Self-awareness is necessary if you want to be a skilful and successful manager. But it is not enough. Psychological health issues like depression or burn-out as well as physical health problems like back pain https://www.zeowo.com/ have a huge impact on whether one becomes successful or not.
As Freud once pointed out, insight gained painfully on the couch may simply transform an unaware neurotic into an enlightened neurotic. It can take a long time digging into the muddy subconscious to get insights into normal and abnormal behaviours. It is also a painful process because long-forgotten scars are revealed.
But it is important to know what to do with these insights. This is why behaviourist psychologists often disagree with analysts. Analysts look for the cause of wrong assumptions and self-defeating behaviour, while the behaviourist school looks for ways to change them.
In organizational psychology, another question has to be addressed: how do you help managers use self-awareness to become better leaders?

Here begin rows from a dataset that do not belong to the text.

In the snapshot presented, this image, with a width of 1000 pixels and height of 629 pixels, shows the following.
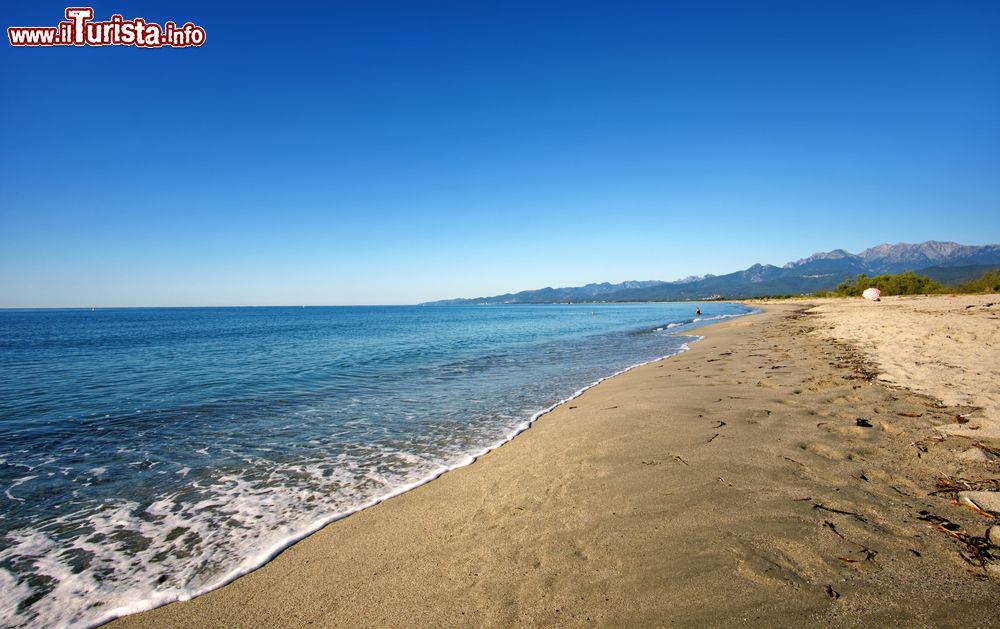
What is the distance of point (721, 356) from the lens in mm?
16344

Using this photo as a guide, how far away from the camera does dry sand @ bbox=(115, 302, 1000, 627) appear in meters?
2.98

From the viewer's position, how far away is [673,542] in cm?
379

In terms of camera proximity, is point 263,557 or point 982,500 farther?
point 263,557

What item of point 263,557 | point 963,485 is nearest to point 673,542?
point 963,485

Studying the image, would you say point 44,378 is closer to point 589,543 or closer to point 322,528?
point 322,528

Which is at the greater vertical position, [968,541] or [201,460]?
[968,541]

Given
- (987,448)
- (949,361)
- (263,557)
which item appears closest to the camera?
(263,557)

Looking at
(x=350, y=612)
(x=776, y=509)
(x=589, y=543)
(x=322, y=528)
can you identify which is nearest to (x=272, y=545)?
(x=322, y=528)

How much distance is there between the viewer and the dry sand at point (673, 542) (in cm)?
298

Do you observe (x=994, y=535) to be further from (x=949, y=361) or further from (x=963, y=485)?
(x=949, y=361)

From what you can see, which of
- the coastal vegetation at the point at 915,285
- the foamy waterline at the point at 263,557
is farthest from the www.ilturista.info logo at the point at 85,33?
the coastal vegetation at the point at 915,285

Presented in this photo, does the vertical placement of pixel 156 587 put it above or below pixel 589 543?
below

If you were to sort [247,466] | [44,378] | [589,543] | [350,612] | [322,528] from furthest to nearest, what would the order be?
[44,378], [247,466], [322,528], [589,543], [350,612]

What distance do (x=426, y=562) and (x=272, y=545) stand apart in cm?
203
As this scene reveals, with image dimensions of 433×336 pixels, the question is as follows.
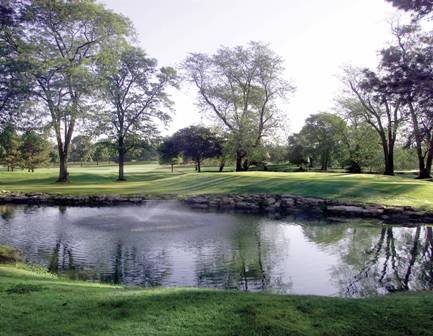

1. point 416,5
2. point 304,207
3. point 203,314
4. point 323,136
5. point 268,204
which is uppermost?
point 416,5

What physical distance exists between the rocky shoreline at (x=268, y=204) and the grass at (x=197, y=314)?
16933 millimetres

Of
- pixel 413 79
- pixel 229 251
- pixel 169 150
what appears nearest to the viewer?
pixel 413 79

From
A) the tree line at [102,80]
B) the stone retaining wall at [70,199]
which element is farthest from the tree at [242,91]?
the stone retaining wall at [70,199]

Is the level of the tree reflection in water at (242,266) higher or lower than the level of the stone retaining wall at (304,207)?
lower

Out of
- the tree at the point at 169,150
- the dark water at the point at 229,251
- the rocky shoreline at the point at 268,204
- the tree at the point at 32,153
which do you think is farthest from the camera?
the tree at the point at 169,150

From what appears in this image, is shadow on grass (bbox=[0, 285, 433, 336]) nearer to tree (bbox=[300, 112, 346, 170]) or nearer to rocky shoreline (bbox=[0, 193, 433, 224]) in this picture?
rocky shoreline (bbox=[0, 193, 433, 224])

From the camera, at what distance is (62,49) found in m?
41.5

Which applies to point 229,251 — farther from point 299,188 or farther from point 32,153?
point 32,153

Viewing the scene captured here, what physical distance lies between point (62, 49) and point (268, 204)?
27720 millimetres

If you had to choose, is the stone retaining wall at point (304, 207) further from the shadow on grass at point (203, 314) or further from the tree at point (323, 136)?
the tree at point (323, 136)

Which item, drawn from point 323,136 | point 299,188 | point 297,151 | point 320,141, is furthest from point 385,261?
point 297,151

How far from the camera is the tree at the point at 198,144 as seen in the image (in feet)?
224

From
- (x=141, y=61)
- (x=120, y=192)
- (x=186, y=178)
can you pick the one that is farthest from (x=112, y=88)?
(x=120, y=192)

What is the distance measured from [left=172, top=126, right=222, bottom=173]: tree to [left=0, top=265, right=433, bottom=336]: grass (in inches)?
2360
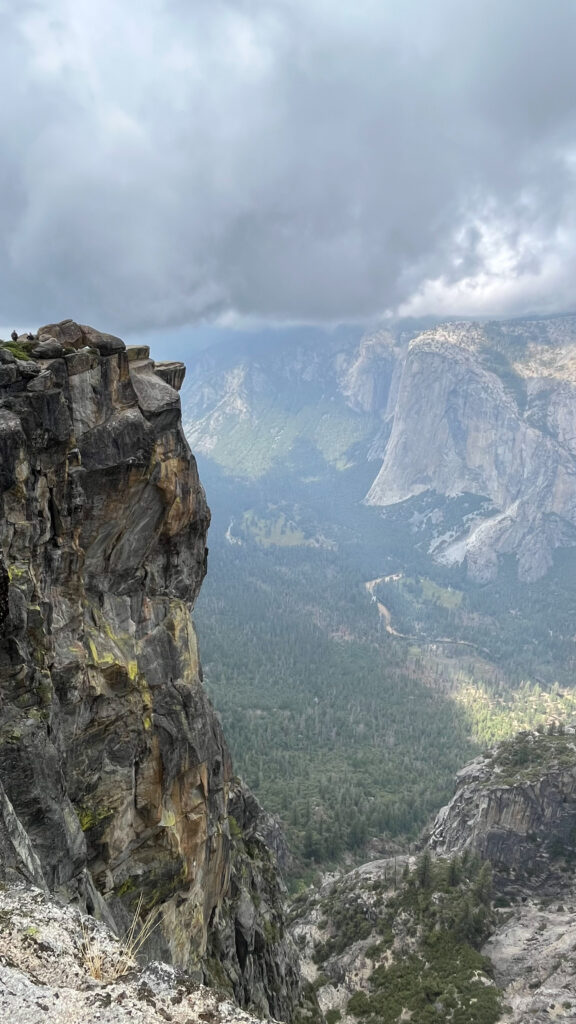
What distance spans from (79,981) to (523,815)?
83.8 metres

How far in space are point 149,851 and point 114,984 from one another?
64.9 feet

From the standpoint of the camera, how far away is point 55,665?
22.7 meters

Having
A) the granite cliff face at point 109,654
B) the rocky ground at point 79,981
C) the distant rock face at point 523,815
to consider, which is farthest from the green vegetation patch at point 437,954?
the rocky ground at point 79,981

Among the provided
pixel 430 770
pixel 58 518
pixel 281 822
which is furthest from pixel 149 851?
pixel 430 770

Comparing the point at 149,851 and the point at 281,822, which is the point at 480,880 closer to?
the point at 281,822

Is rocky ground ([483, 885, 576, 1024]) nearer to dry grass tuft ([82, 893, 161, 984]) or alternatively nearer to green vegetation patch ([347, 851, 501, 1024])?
green vegetation patch ([347, 851, 501, 1024])

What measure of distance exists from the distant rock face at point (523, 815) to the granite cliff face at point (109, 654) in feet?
175

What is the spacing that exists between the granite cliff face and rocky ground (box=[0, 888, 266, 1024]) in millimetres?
3478

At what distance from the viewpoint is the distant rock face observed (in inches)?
3022

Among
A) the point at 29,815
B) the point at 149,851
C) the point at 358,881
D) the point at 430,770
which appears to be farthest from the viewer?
the point at 430,770

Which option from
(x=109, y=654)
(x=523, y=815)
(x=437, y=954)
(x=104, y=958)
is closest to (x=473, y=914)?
(x=437, y=954)

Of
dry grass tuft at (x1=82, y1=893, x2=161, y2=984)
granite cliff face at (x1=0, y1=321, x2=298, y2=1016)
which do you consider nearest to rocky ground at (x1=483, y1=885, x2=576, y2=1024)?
granite cliff face at (x1=0, y1=321, x2=298, y2=1016)

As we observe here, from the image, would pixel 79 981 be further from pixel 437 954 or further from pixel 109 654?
pixel 437 954

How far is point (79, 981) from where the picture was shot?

There are generally four categories of self-awareness in managers: those who know they are low in competence and act accordingly; those who are low performers but do not know it; those who know they are good and are good; and those who are unaware of their talents and may never fulfil their potential.
Those who are good and know it will inherit the earth. But for the other categories, help is needed.
The first step is a good, objective assessment of leadership competencies. Are the manager`s assumptions about their staff and work realistic? What are the manager`s conscious and unconscious drivers (for example, their need for achievement, power and respect)?
And how do others see them? Is there a gap between the manager’s self-analysis and the ways they are seen by others?
But then what? The craze for 360-degree, or “multisource”, feedback illustrates this problem. Multisource feedback started in the United States in the 1960s. The idea was for the manager`s bosses, colleagues and subordinates to give feedback at every level of a leader`s job. It was hoped that those would reveal – and help iron out – idiosyncrasies in all the relevant areas of the manager`s job.
However, multisource feedback does not suggest alternative patterns of behaviour. It may reveal that a manager is an introvert, but does not recommend that the manager goes to public speaking classes.
The emotional intelligence school of thinking is now popular in organizational psychology. It has perhaps a better strategy. Its goal is to teach people how to recognize and manage their own and other people’s emotions.
Being aware of others’ emotions and how to manage them is perhaps more useful, at least in the short term, than being aware of their origin.